TO BE DONE: Only the lines from the line holding "Given this scene, is" to the last line should be output, each exactly as given.

DATA FOR THE TASK:
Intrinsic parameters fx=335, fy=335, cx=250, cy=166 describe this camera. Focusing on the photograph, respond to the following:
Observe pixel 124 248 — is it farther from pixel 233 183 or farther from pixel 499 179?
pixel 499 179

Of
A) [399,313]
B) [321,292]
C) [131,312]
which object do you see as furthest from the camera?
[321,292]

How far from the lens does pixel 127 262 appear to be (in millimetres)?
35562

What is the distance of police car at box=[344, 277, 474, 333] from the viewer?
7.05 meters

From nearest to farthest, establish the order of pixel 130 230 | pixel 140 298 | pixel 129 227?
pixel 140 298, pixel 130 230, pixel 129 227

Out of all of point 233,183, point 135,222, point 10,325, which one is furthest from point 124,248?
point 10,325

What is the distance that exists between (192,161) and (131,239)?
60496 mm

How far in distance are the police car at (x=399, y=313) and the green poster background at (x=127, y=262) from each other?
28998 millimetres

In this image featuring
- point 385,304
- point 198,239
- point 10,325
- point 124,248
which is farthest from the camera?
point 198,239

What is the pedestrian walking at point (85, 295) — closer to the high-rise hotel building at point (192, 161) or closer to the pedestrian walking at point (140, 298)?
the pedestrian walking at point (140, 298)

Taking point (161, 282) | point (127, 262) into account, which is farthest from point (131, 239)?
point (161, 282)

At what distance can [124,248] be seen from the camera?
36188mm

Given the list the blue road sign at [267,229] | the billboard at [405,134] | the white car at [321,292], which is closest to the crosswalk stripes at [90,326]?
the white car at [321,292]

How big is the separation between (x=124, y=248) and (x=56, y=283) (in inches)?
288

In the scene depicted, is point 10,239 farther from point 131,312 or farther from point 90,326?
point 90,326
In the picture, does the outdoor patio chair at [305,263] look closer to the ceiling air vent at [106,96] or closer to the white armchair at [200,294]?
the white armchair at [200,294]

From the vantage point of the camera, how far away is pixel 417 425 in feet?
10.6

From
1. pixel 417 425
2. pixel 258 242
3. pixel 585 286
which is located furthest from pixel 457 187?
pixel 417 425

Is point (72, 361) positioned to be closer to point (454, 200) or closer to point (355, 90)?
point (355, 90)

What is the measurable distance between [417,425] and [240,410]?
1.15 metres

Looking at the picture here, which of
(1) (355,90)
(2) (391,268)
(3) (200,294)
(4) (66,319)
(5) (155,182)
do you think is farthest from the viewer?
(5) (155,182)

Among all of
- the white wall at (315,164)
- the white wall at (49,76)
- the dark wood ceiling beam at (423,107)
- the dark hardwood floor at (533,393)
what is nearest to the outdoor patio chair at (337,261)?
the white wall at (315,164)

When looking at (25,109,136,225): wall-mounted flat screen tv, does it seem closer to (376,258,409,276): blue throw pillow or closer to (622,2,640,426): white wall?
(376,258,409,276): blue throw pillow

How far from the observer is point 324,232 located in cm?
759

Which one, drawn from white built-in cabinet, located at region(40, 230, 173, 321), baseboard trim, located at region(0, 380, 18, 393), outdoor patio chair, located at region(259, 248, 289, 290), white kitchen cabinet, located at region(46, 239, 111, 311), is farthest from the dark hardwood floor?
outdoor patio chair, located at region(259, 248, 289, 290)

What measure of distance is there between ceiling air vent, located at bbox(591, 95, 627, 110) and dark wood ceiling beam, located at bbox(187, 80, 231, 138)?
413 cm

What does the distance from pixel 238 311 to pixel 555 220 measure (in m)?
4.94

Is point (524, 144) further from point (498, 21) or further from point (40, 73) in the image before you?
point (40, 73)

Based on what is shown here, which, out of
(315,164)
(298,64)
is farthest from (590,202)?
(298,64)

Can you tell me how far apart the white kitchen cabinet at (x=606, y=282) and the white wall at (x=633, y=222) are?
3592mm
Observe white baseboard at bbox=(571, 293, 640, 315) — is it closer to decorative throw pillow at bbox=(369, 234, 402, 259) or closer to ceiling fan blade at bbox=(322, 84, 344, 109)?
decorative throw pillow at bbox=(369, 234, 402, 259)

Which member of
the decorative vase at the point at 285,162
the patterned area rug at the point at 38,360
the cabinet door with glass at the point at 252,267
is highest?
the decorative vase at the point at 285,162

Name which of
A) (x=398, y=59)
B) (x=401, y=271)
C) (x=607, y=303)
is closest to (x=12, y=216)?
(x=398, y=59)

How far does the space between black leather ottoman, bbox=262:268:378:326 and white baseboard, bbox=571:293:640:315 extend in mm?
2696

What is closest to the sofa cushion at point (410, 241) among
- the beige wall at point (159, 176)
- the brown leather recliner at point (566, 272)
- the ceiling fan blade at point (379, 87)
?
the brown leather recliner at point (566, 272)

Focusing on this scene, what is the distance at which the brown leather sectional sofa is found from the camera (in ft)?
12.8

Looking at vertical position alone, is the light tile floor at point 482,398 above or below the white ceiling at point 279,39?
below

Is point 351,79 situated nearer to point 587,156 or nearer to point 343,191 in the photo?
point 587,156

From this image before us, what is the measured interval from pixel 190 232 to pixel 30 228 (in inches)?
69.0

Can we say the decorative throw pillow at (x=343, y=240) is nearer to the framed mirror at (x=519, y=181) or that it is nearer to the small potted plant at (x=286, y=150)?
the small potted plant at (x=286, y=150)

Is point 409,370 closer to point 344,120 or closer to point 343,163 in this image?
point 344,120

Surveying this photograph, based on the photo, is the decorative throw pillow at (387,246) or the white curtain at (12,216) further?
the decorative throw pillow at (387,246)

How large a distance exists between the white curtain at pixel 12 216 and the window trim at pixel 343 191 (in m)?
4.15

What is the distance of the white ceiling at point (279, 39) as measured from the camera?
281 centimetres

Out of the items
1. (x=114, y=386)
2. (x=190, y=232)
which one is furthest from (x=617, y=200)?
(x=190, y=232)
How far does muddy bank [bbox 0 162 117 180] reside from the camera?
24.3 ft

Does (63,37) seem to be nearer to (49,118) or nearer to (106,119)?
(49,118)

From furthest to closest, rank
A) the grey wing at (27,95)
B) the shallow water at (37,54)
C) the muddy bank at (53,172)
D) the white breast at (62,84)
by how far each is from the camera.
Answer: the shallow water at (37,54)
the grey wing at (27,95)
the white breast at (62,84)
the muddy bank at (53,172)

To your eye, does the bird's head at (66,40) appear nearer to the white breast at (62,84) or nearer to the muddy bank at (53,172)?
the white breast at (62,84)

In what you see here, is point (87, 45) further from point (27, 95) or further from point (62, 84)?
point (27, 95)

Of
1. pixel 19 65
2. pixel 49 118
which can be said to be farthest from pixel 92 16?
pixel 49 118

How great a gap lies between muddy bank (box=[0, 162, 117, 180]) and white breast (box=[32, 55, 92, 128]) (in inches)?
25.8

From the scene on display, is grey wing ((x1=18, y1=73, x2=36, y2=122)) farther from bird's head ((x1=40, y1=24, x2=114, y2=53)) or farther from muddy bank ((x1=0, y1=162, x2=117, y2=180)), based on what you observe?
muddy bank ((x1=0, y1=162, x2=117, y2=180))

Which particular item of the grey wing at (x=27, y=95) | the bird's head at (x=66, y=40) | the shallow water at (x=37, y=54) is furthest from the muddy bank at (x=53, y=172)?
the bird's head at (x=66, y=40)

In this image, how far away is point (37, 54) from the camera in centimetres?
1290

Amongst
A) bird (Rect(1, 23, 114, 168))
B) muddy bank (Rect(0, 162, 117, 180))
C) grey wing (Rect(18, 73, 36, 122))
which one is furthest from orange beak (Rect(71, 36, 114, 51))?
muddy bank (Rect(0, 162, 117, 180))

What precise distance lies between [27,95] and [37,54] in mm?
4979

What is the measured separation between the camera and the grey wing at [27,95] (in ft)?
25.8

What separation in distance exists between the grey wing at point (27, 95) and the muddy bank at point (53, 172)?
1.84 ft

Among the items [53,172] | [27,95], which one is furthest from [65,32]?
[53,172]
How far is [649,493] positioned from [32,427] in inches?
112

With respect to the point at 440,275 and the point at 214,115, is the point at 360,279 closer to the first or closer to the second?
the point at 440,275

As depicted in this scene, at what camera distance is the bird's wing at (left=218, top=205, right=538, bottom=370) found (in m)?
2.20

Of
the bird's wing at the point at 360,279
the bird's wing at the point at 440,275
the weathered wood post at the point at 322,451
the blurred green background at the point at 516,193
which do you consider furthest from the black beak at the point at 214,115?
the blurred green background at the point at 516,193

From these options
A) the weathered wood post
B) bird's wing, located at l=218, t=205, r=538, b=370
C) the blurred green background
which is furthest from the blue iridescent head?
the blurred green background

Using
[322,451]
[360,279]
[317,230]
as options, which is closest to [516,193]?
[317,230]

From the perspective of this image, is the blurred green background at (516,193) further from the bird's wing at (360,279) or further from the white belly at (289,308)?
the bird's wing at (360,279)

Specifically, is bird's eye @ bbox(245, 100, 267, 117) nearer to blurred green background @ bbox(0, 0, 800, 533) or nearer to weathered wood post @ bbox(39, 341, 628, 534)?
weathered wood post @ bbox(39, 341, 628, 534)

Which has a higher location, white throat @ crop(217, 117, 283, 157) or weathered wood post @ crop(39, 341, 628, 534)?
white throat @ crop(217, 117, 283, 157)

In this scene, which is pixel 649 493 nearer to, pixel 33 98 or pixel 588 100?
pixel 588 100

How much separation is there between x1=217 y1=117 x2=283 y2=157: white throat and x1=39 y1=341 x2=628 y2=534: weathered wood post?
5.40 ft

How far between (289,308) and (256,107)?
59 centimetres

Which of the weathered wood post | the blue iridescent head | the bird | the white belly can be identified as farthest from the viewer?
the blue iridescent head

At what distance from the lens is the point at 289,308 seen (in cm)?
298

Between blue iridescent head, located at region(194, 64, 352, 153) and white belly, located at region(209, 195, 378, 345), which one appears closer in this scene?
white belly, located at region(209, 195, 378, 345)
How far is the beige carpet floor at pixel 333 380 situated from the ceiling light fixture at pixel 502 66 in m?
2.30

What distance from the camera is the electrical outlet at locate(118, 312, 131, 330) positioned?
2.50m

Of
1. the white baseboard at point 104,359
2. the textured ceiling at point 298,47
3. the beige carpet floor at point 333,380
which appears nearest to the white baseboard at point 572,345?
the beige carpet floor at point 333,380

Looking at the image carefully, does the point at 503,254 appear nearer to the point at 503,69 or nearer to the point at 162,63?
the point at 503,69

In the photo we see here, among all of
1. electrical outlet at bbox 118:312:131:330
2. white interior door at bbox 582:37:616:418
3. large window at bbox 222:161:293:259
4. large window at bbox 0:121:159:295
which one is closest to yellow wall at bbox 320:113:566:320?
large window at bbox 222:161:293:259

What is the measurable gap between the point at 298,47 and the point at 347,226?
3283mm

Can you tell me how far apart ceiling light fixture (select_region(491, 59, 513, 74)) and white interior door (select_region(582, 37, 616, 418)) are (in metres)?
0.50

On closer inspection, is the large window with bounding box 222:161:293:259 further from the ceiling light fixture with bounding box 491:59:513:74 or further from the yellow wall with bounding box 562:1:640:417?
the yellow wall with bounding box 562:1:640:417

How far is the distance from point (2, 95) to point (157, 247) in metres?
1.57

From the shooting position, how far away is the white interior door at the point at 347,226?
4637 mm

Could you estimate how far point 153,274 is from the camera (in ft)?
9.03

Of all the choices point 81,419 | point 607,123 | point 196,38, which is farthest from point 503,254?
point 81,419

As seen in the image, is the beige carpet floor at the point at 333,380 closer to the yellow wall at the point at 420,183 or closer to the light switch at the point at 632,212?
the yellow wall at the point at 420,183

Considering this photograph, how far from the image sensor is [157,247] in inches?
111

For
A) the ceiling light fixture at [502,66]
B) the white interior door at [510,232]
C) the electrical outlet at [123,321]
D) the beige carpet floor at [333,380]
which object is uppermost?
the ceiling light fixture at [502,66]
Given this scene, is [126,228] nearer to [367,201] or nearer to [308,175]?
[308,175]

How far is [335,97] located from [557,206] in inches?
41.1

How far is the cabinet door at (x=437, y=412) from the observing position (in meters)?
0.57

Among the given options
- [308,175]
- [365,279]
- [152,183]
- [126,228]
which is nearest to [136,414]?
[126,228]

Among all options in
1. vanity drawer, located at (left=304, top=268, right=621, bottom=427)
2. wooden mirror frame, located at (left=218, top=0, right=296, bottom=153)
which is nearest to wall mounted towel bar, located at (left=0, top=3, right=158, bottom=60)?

THE REPLY:
Given this scene, is [126,228] nearer to [367,201] or nearer to [308,175]?
[308,175]

How far is [335,97] located from [557,206] in inches?
41.1

How far is the cabinet door at (x=437, y=412) from the observing position (in meters)?
0.57

Among the given options
- [308,175]
- [365,279]
- [152,183]
- [126,228]
which is nearest to [136,414]?
[126,228]

Among all options in
1. vanity drawer, located at (left=304, top=268, right=621, bottom=427)
2. wooden mirror frame, located at (left=218, top=0, right=296, bottom=153)
which is nearest to wall mounted towel bar, located at (left=0, top=3, right=158, bottom=60)?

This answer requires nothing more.